→ **EXTRACT PROVIDED**:
☆ ☆ ☆ ☆ ☆ ☆ ☆
• Deloitte’s Advice for Successful Strategic Alliances

    Some strategic alliances work out, some don’t.  Case-in-point is the Cisco Systems, EMC and VMware cloud venture announced in November 2009 that is gaining momentum under the name Acacia.  On the not-so-much side are Cisco’s alliances with Dell and HP where acquisitions have turned partners into competitors.  In a white paper entitled “Opening Up: The Promise and Pitfalls of Alliances,” Deloitte Consulting offers insight into the complexities of strategic alliances and steps to help ensure success.  

     According to the paper, one study suggests alliances fail between 60 to 70 percent of the time.  Most failed alliances appear to share one of two problems:  resource limitation and management of the alliance.  Many failed alliances lack specific routines, capabilities and structures, leaving company leaders to base alliances on previous one-off efforts that are not sustainable.

    Moreover, alliances are fraught with relationship risks that can hinder development such as mismatched capabilities, cultures, internal processes and a general lack of trust between partnering companies.  Other problems include inappropriate governance systems and a lack of flexible knowledge exchange.  The threat of opportunistic behavior is nearly always a threat in the formation of alliances.

    What can companies do to lessen the risks associated with open business models?  The authors of “Opening Up” suggest that many of the obvious vulnerabilities associated with this model are based on partners making decisions on incomplete information.  Companies can remedy this by assessing the relational quality of potential alliance partners very closely, basing these assessments on the following criteria:

    • Company trustworthiness based on past experiences collaborating with the potential partner
    • The nature of the negotiation process, including assessments of the potential partner’s organizational and technical capabilities, as well as ethical fortitude
    • A company’s behavior once a partnership has been established
    • The company’s behavior outside the context of the alliance.
☆ ☆ ☆ ☆ ☆ ☆ ☆
→ **RECORDS PROVIDED**:
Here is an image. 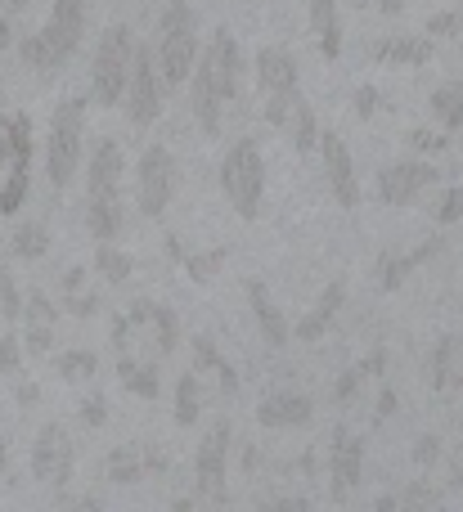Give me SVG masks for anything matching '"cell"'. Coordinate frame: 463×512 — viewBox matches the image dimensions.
Masks as SVG:
<instances>
[{"instance_id": "cell-43", "label": "cell", "mask_w": 463, "mask_h": 512, "mask_svg": "<svg viewBox=\"0 0 463 512\" xmlns=\"http://www.w3.org/2000/svg\"><path fill=\"white\" fill-rule=\"evenodd\" d=\"M459 221H463V185L446 189V198L437 207V225H459Z\"/></svg>"}, {"instance_id": "cell-25", "label": "cell", "mask_w": 463, "mask_h": 512, "mask_svg": "<svg viewBox=\"0 0 463 512\" xmlns=\"http://www.w3.org/2000/svg\"><path fill=\"white\" fill-rule=\"evenodd\" d=\"M311 27L315 41H320L324 59H338L342 54V23H338V0H311Z\"/></svg>"}, {"instance_id": "cell-45", "label": "cell", "mask_w": 463, "mask_h": 512, "mask_svg": "<svg viewBox=\"0 0 463 512\" xmlns=\"http://www.w3.org/2000/svg\"><path fill=\"white\" fill-rule=\"evenodd\" d=\"M414 463H419V468H437L441 463V436H419V445H414Z\"/></svg>"}, {"instance_id": "cell-49", "label": "cell", "mask_w": 463, "mask_h": 512, "mask_svg": "<svg viewBox=\"0 0 463 512\" xmlns=\"http://www.w3.org/2000/svg\"><path fill=\"white\" fill-rule=\"evenodd\" d=\"M131 324H135L131 315H117V319H113V333H108V337H113L117 355H126V351H131Z\"/></svg>"}, {"instance_id": "cell-53", "label": "cell", "mask_w": 463, "mask_h": 512, "mask_svg": "<svg viewBox=\"0 0 463 512\" xmlns=\"http://www.w3.org/2000/svg\"><path fill=\"white\" fill-rule=\"evenodd\" d=\"M9 41H14V14H0V54L9 50Z\"/></svg>"}, {"instance_id": "cell-4", "label": "cell", "mask_w": 463, "mask_h": 512, "mask_svg": "<svg viewBox=\"0 0 463 512\" xmlns=\"http://www.w3.org/2000/svg\"><path fill=\"white\" fill-rule=\"evenodd\" d=\"M86 108L90 99L72 95L54 108L50 135H45V171H50L54 189H68L72 176L81 171V153H86Z\"/></svg>"}, {"instance_id": "cell-7", "label": "cell", "mask_w": 463, "mask_h": 512, "mask_svg": "<svg viewBox=\"0 0 463 512\" xmlns=\"http://www.w3.org/2000/svg\"><path fill=\"white\" fill-rule=\"evenodd\" d=\"M221 194L243 221H257L266 203V158L257 140H234L221 158Z\"/></svg>"}, {"instance_id": "cell-50", "label": "cell", "mask_w": 463, "mask_h": 512, "mask_svg": "<svg viewBox=\"0 0 463 512\" xmlns=\"http://www.w3.org/2000/svg\"><path fill=\"white\" fill-rule=\"evenodd\" d=\"M81 288H86V270L68 265V270H63V292H81Z\"/></svg>"}, {"instance_id": "cell-35", "label": "cell", "mask_w": 463, "mask_h": 512, "mask_svg": "<svg viewBox=\"0 0 463 512\" xmlns=\"http://www.w3.org/2000/svg\"><path fill=\"white\" fill-rule=\"evenodd\" d=\"M95 270L104 274L108 283H126L131 279V270H135V261L126 256L117 243H99V252H95Z\"/></svg>"}, {"instance_id": "cell-58", "label": "cell", "mask_w": 463, "mask_h": 512, "mask_svg": "<svg viewBox=\"0 0 463 512\" xmlns=\"http://www.w3.org/2000/svg\"><path fill=\"white\" fill-rule=\"evenodd\" d=\"M18 9H23V0H9V14H18Z\"/></svg>"}, {"instance_id": "cell-30", "label": "cell", "mask_w": 463, "mask_h": 512, "mask_svg": "<svg viewBox=\"0 0 463 512\" xmlns=\"http://www.w3.org/2000/svg\"><path fill=\"white\" fill-rule=\"evenodd\" d=\"M432 122L446 131H463V81H446L432 90Z\"/></svg>"}, {"instance_id": "cell-24", "label": "cell", "mask_w": 463, "mask_h": 512, "mask_svg": "<svg viewBox=\"0 0 463 512\" xmlns=\"http://www.w3.org/2000/svg\"><path fill=\"white\" fill-rule=\"evenodd\" d=\"M432 387L437 391L459 387L463 391V342L459 337H441L437 351H432Z\"/></svg>"}, {"instance_id": "cell-10", "label": "cell", "mask_w": 463, "mask_h": 512, "mask_svg": "<svg viewBox=\"0 0 463 512\" xmlns=\"http://www.w3.org/2000/svg\"><path fill=\"white\" fill-rule=\"evenodd\" d=\"M162 95H167V86H162V72H158V54L149 50V45H135V68H131V86H126V117H131L135 126H153L162 117Z\"/></svg>"}, {"instance_id": "cell-51", "label": "cell", "mask_w": 463, "mask_h": 512, "mask_svg": "<svg viewBox=\"0 0 463 512\" xmlns=\"http://www.w3.org/2000/svg\"><path fill=\"white\" fill-rule=\"evenodd\" d=\"M392 414H396V391L383 387V391H378V423H387Z\"/></svg>"}, {"instance_id": "cell-2", "label": "cell", "mask_w": 463, "mask_h": 512, "mask_svg": "<svg viewBox=\"0 0 463 512\" xmlns=\"http://www.w3.org/2000/svg\"><path fill=\"white\" fill-rule=\"evenodd\" d=\"M81 36H86V0H54L45 27L23 36L18 54H23V63L36 72H59L63 63L81 50Z\"/></svg>"}, {"instance_id": "cell-31", "label": "cell", "mask_w": 463, "mask_h": 512, "mask_svg": "<svg viewBox=\"0 0 463 512\" xmlns=\"http://www.w3.org/2000/svg\"><path fill=\"white\" fill-rule=\"evenodd\" d=\"M198 414H203V387H198V373H180L176 378V409H171V418H176V427H194Z\"/></svg>"}, {"instance_id": "cell-14", "label": "cell", "mask_w": 463, "mask_h": 512, "mask_svg": "<svg viewBox=\"0 0 463 512\" xmlns=\"http://www.w3.org/2000/svg\"><path fill=\"white\" fill-rule=\"evenodd\" d=\"M437 180H441V171L432 167V162L401 158V162L378 171V198H383L387 207H410V203H419V194L432 189Z\"/></svg>"}, {"instance_id": "cell-22", "label": "cell", "mask_w": 463, "mask_h": 512, "mask_svg": "<svg viewBox=\"0 0 463 512\" xmlns=\"http://www.w3.org/2000/svg\"><path fill=\"white\" fill-rule=\"evenodd\" d=\"M86 230L99 243H117V234L126 230V212L117 194H90L86 198Z\"/></svg>"}, {"instance_id": "cell-28", "label": "cell", "mask_w": 463, "mask_h": 512, "mask_svg": "<svg viewBox=\"0 0 463 512\" xmlns=\"http://www.w3.org/2000/svg\"><path fill=\"white\" fill-rule=\"evenodd\" d=\"M144 472H149V463H144V450H140V445H117V450H108L104 477L113 481V486H135Z\"/></svg>"}, {"instance_id": "cell-56", "label": "cell", "mask_w": 463, "mask_h": 512, "mask_svg": "<svg viewBox=\"0 0 463 512\" xmlns=\"http://www.w3.org/2000/svg\"><path fill=\"white\" fill-rule=\"evenodd\" d=\"M257 463H261V454H257V450L243 454V468H248V472H257Z\"/></svg>"}, {"instance_id": "cell-42", "label": "cell", "mask_w": 463, "mask_h": 512, "mask_svg": "<svg viewBox=\"0 0 463 512\" xmlns=\"http://www.w3.org/2000/svg\"><path fill=\"white\" fill-rule=\"evenodd\" d=\"M63 310H68V315H77V319H90L99 310V297H95V292H86V288H81V292H63Z\"/></svg>"}, {"instance_id": "cell-47", "label": "cell", "mask_w": 463, "mask_h": 512, "mask_svg": "<svg viewBox=\"0 0 463 512\" xmlns=\"http://www.w3.org/2000/svg\"><path fill=\"white\" fill-rule=\"evenodd\" d=\"M23 346L27 355H45L54 346V328H23Z\"/></svg>"}, {"instance_id": "cell-15", "label": "cell", "mask_w": 463, "mask_h": 512, "mask_svg": "<svg viewBox=\"0 0 463 512\" xmlns=\"http://www.w3.org/2000/svg\"><path fill=\"white\" fill-rule=\"evenodd\" d=\"M320 162H324V180H329V194L338 207H360V176L356 162H351V149L338 131L320 135Z\"/></svg>"}, {"instance_id": "cell-9", "label": "cell", "mask_w": 463, "mask_h": 512, "mask_svg": "<svg viewBox=\"0 0 463 512\" xmlns=\"http://www.w3.org/2000/svg\"><path fill=\"white\" fill-rule=\"evenodd\" d=\"M171 198H176V158L167 144H149L135 162V203L149 221H158L171 207Z\"/></svg>"}, {"instance_id": "cell-34", "label": "cell", "mask_w": 463, "mask_h": 512, "mask_svg": "<svg viewBox=\"0 0 463 512\" xmlns=\"http://www.w3.org/2000/svg\"><path fill=\"white\" fill-rule=\"evenodd\" d=\"M54 369H59V378L63 382H72V387H77V382H90L99 373V355L95 351H63L59 360H54Z\"/></svg>"}, {"instance_id": "cell-1", "label": "cell", "mask_w": 463, "mask_h": 512, "mask_svg": "<svg viewBox=\"0 0 463 512\" xmlns=\"http://www.w3.org/2000/svg\"><path fill=\"white\" fill-rule=\"evenodd\" d=\"M239 90H243V50L230 27H216L207 36L203 54H198L194 77H189V104H194L203 135H221V117L239 99Z\"/></svg>"}, {"instance_id": "cell-17", "label": "cell", "mask_w": 463, "mask_h": 512, "mask_svg": "<svg viewBox=\"0 0 463 512\" xmlns=\"http://www.w3.org/2000/svg\"><path fill=\"white\" fill-rule=\"evenodd\" d=\"M315 418V400L302 396V391H275L257 405V423L270 427V432H293V427H306Z\"/></svg>"}, {"instance_id": "cell-5", "label": "cell", "mask_w": 463, "mask_h": 512, "mask_svg": "<svg viewBox=\"0 0 463 512\" xmlns=\"http://www.w3.org/2000/svg\"><path fill=\"white\" fill-rule=\"evenodd\" d=\"M135 68V36L126 23H108L95 45V68H90V99L99 108H117L126 99Z\"/></svg>"}, {"instance_id": "cell-13", "label": "cell", "mask_w": 463, "mask_h": 512, "mask_svg": "<svg viewBox=\"0 0 463 512\" xmlns=\"http://www.w3.org/2000/svg\"><path fill=\"white\" fill-rule=\"evenodd\" d=\"M72 463H77V450H72V441H68V427L45 423L32 441V477L50 481V486L63 495L72 481Z\"/></svg>"}, {"instance_id": "cell-19", "label": "cell", "mask_w": 463, "mask_h": 512, "mask_svg": "<svg viewBox=\"0 0 463 512\" xmlns=\"http://www.w3.org/2000/svg\"><path fill=\"white\" fill-rule=\"evenodd\" d=\"M122 176H126V158L117 149V140H99L90 149V162H86V194H117L122 189Z\"/></svg>"}, {"instance_id": "cell-29", "label": "cell", "mask_w": 463, "mask_h": 512, "mask_svg": "<svg viewBox=\"0 0 463 512\" xmlns=\"http://www.w3.org/2000/svg\"><path fill=\"white\" fill-rule=\"evenodd\" d=\"M320 135L324 131H320V117H315V108L306 104V99H297L293 117H288V140H293V149L306 158V153L320 149Z\"/></svg>"}, {"instance_id": "cell-38", "label": "cell", "mask_w": 463, "mask_h": 512, "mask_svg": "<svg viewBox=\"0 0 463 512\" xmlns=\"http://www.w3.org/2000/svg\"><path fill=\"white\" fill-rule=\"evenodd\" d=\"M23 315H27L23 328H54V324H59V306H54L45 292H27Z\"/></svg>"}, {"instance_id": "cell-16", "label": "cell", "mask_w": 463, "mask_h": 512, "mask_svg": "<svg viewBox=\"0 0 463 512\" xmlns=\"http://www.w3.org/2000/svg\"><path fill=\"white\" fill-rule=\"evenodd\" d=\"M441 252H446V239H441V234H432V239H423L419 248H410V252H396V248H387L383 256H378V288H383V292L405 288V279H410V274L419 270V265L437 261Z\"/></svg>"}, {"instance_id": "cell-44", "label": "cell", "mask_w": 463, "mask_h": 512, "mask_svg": "<svg viewBox=\"0 0 463 512\" xmlns=\"http://www.w3.org/2000/svg\"><path fill=\"white\" fill-rule=\"evenodd\" d=\"M463 32V14H455V9H441V14L428 18V36L437 41V36H459Z\"/></svg>"}, {"instance_id": "cell-37", "label": "cell", "mask_w": 463, "mask_h": 512, "mask_svg": "<svg viewBox=\"0 0 463 512\" xmlns=\"http://www.w3.org/2000/svg\"><path fill=\"white\" fill-rule=\"evenodd\" d=\"M401 504L405 508H441L446 504V490L432 486L428 477H419V481H410V486L401 490Z\"/></svg>"}, {"instance_id": "cell-33", "label": "cell", "mask_w": 463, "mask_h": 512, "mask_svg": "<svg viewBox=\"0 0 463 512\" xmlns=\"http://www.w3.org/2000/svg\"><path fill=\"white\" fill-rule=\"evenodd\" d=\"M225 261H230V248H207V252L180 256V265H185V274H189L194 283H212L216 274L225 270Z\"/></svg>"}, {"instance_id": "cell-21", "label": "cell", "mask_w": 463, "mask_h": 512, "mask_svg": "<svg viewBox=\"0 0 463 512\" xmlns=\"http://www.w3.org/2000/svg\"><path fill=\"white\" fill-rule=\"evenodd\" d=\"M432 54H437V45H432V36H383V41L374 45V59L378 63H396V68H423V63H432Z\"/></svg>"}, {"instance_id": "cell-39", "label": "cell", "mask_w": 463, "mask_h": 512, "mask_svg": "<svg viewBox=\"0 0 463 512\" xmlns=\"http://www.w3.org/2000/svg\"><path fill=\"white\" fill-rule=\"evenodd\" d=\"M23 351L27 346L18 342V337L5 328V319H0V373H5V378H18V373H23Z\"/></svg>"}, {"instance_id": "cell-3", "label": "cell", "mask_w": 463, "mask_h": 512, "mask_svg": "<svg viewBox=\"0 0 463 512\" xmlns=\"http://www.w3.org/2000/svg\"><path fill=\"white\" fill-rule=\"evenodd\" d=\"M153 54H158L162 86L167 90L189 86V77L198 68V54H203V45H198V18L189 9V0H167V9L158 18V45H153Z\"/></svg>"}, {"instance_id": "cell-36", "label": "cell", "mask_w": 463, "mask_h": 512, "mask_svg": "<svg viewBox=\"0 0 463 512\" xmlns=\"http://www.w3.org/2000/svg\"><path fill=\"white\" fill-rule=\"evenodd\" d=\"M23 306H27V292L18 288V279L5 270V265H0V319H5V324H14V319L23 315Z\"/></svg>"}, {"instance_id": "cell-41", "label": "cell", "mask_w": 463, "mask_h": 512, "mask_svg": "<svg viewBox=\"0 0 463 512\" xmlns=\"http://www.w3.org/2000/svg\"><path fill=\"white\" fill-rule=\"evenodd\" d=\"M360 382H365V369H360V364H351V369L333 382V405H351V400H356V391H360Z\"/></svg>"}, {"instance_id": "cell-32", "label": "cell", "mask_w": 463, "mask_h": 512, "mask_svg": "<svg viewBox=\"0 0 463 512\" xmlns=\"http://www.w3.org/2000/svg\"><path fill=\"white\" fill-rule=\"evenodd\" d=\"M9 252H14L18 261H41V256L50 252V230H45L41 221L14 225V234H9Z\"/></svg>"}, {"instance_id": "cell-59", "label": "cell", "mask_w": 463, "mask_h": 512, "mask_svg": "<svg viewBox=\"0 0 463 512\" xmlns=\"http://www.w3.org/2000/svg\"><path fill=\"white\" fill-rule=\"evenodd\" d=\"M459 463H463V445H459Z\"/></svg>"}, {"instance_id": "cell-18", "label": "cell", "mask_w": 463, "mask_h": 512, "mask_svg": "<svg viewBox=\"0 0 463 512\" xmlns=\"http://www.w3.org/2000/svg\"><path fill=\"white\" fill-rule=\"evenodd\" d=\"M243 292H248V306H252V319H257V328H261V337H266L275 351H284L288 342H293V328H288V319H284V310L270 301V288L257 279V274H248L243 279Z\"/></svg>"}, {"instance_id": "cell-46", "label": "cell", "mask_w": 463, "mask_h": 512, "mask_svg": "<svg viewBox=\"0 0 463 512\" xmlns=\"http://www.w3.org/2000/svg\"><path fill=\"white\" fill-rule=\"evenodd\" d=\"M81 423H86V427H104L108 423V400L104 396L81 400Z\"/></svg>"}, {"instance_id": "cell-52", "label": "cell", "mask_w": 463, "mask_h": 512, "mask_svg": "<svg viewBox=\"0 0 463 512\" xmlns=\"http://www.w3.org/2000/svg\"><path fill=\"white\" fill-rule=\"evenodd\" d=\"M36 400H41V387H36V382H23V387H18V409H32Z\"/></svg>"}, {"instance_id": "cell-11", "label": "cell", "mask_w": 463, "mask_h": 512, "mask_svg": "<svg viewBox=\"0 0 463 512\" xmlns=\"http://www.w3.org/2000/svg\"><path fill=\"white\" fill-rule=\"evenodd\" d=\"M230 418H216L212 427H207L203 445H198V459H194V477H198V499H207V504H225L230 499V490H225V459H230Z\"/></svg>"}, {"instance_id": "cell-27", "label": "cell", "mask_w": 463, "mask_h": 512, "mask_svg": "<svg viewBox=\"0 0 463 512\" xmlns=\"http://www.w3.org/2000/svg\"><path fill=\"white\" fill-rule=\"evenodd\" d=\"M194 364H198V369H207V373H216V382H221L225 396H239V373H234V364L216 351V342L207 333L194 337Z\"/></svg>"}, {"instance_id": "cell-20", "label": "cell", "mask_w": 463, "mask_h": 512, "mask_svg": "<svg viewBox=\"0 0 463 512\" xmlns=\"http://www.w3.org/2000/svg\"><path fill=\"white\" fill-rule=\"evenodd\" d=\"M342 301H347V279H333V283H324V292H320V301H315L311 310H306L302 319H297V342H320L324 333H329V324H333V315L342 310Z\"/></svg>"}, {"instance_id": "cell-6", "label": "cell", "mask_w": 463, "mask_h": 512, "mask_svg": "<svg viewBox=\"0 0 463 512\" xmlns=\"http://www.w3.org/2000/svg\"><path fill=\"white\" fill-rule=\"evenodd\" d=\"M32 185V117H0V216H14Z\"/></svg>"}, {"instance_id": "cell-57", "label": "cell", "mask_w": 463, "mask_h": 512, "mask_svg": "<svg viewBox=\"0 0 463 512\" xmlns=\"http://www.w3.org/2000/svg\"><path fill=\"white\" fill-rule=\"evenodd\" d=\"M9 472V450H5V436H0V477Z\"/></svg>"}, {"instance_id": "cell-54", "label": "cell", "mask_w": 463, "mask_h": 512, "mask_svg": "<svg viewBox=\"0 0 463 512\" xmlns=\"http://www.w3.org/2000/svg\"><path fill=\"white\" fill-rule=\"evenodd\" d=\"M374 5H378V9H383V14H387V18H401V14H405V9H410V0H374Z\"/></svg>"}, {"instance_id": "cell-40", "label": "cell", "mask_w": 463, "mask_h": 512, "mask_svg": "<svg viewBox=\"0 0 463 512\" xmlns=\"http://www.w3.org/2000/svg\"><path fill=\"white\" fill-rule=\"evenodd\" d=\"M405 144H410L414 153H446L450 149V131L446 126H437V131H432V126H414V131L405 135Z\"/></svg>"}, {"instance_id": "cell-26", "label": "cell", "mask_w": 463, "mask_h": 512, "mask_svg": "<svg viewBox=\"0 0 463 512\" xmlns=\"http://www.w3.org/2000/svg\"><path fill=\"white\" fill-rule=\"evenodd\" d=\"M117 382L140 400H158V391H162V373L153 364L131 360V355H117Z\"/></svg>"}, {"instance_id": "cell-8", "label": "cell", "mask_w": 463, "mask_h": 512, "mask_svg": "<svg viewBox=\"0 0 463 512\" xmlns=\"http://www.w3.org/2000/svg\"><path fill=\"white\" fill-rule=\"evenodd\" d=\"M257 86L266 95V126H288L293 117V104L302 99L297 90V59L279 45H266L257 50Z\"/></svg>"}, {"instance_id": "cell-23", "label": "cell", "mask_w": 463, "mask_h": 512, "mask_svg": "<svg viewBox=\"0 0 463 512\" xmlns=\"http://www.w3.org/2000/svg\"><path fill=\"white\" fill-rule=\"evenodd\" d=\"M126 315H131L135 324H149V328H153V337H158V351H162V355H171V351L180 346V319L171 315L167 306H158V301L140 297L131 310H126Z\"/></svg>"}, {"instance_id": "cell-55", "label": "cell", "mask_w": 463, "mask_h": 512, "mask_svg": "<svg viewBox=\"0 0 463 512\" xmlns=\"http://www.w3.org/2000/svg\"><path fill=\"white\" fill-rule=\"evenodd\" d=\"M396 504H401V499H396V495H383V499H374V508H378V512H392Z\"/></svg>"}, {"instance_id": "cell-12", "label": "cell", "mask_w": 463, "mask_h": 512, "mask_svg": "<svg viewBox=\"0 0 463 512\" xmlns=\"http://www.w3.org/2000/svg\"><path fill=\"white\" fill-rule=\"evenodd\" d=\"M365 477V441L351 427H333L329 436V499L347 504Z\"/></svg>"}, {"instance_id": "cell-48", "label": "cell", "mask_w": 463, "mask_h": 512, "mask_svg": "<svg viewBox=\"0 0 463 512\" xmlns=\"http://www.w3.org/2000/svg\"><path fill=\"white\" fill-rule=\"evenodd\" d=\"M351 108H356L360 122H369V117L378 113V86H360V90H356V99H351Z\"/></svg>"}]
</instances>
☆ ☆ ☆ ☆ ☆ ☆ ☆
→ **LIST OF TASKS**:
1 - From the piece on Deloitte's alliance advice, list every criterion it gives for assessing the relational quality of a potential alliance partner.
2 - Write out the passage from the piece on Deloitte's alliance advice, starting at the words "What can companies" and ending after the words "context of the alliance.".

→ **ANSWERS FOR THE TASKS**:
1 -
- Company trustworthiness based on past experiences collaborating with the potential partner
- The nature of the negotiation process, including assessments of the potential partner's organizational and technical capabilities, as well as ethical fortitude
- A company's behavior once a partnership has been established
- The company's behavior outside the context of the alliance

2 -
What can companies do to lessen the risks associated with open business models?  The authors of “Opening Up” suggest that many of the obvious vulnerabilities associated with this model are based on partners making decisions on incomplete information.  Companies can remedy this by assessing the relational quality of potential alliance partners very closely, basing these assessments on the following criteria:

    • Company trustworthiness based on past experiences collaborating with the potential partner
    • The nature of the negotiation process, including assessments of the potential partner’s organizational and technical capabilities, as well as ethical fortitude
    • A company’s behavior once a partnership has been established
    • The company’s behavior outside the context of the alliance.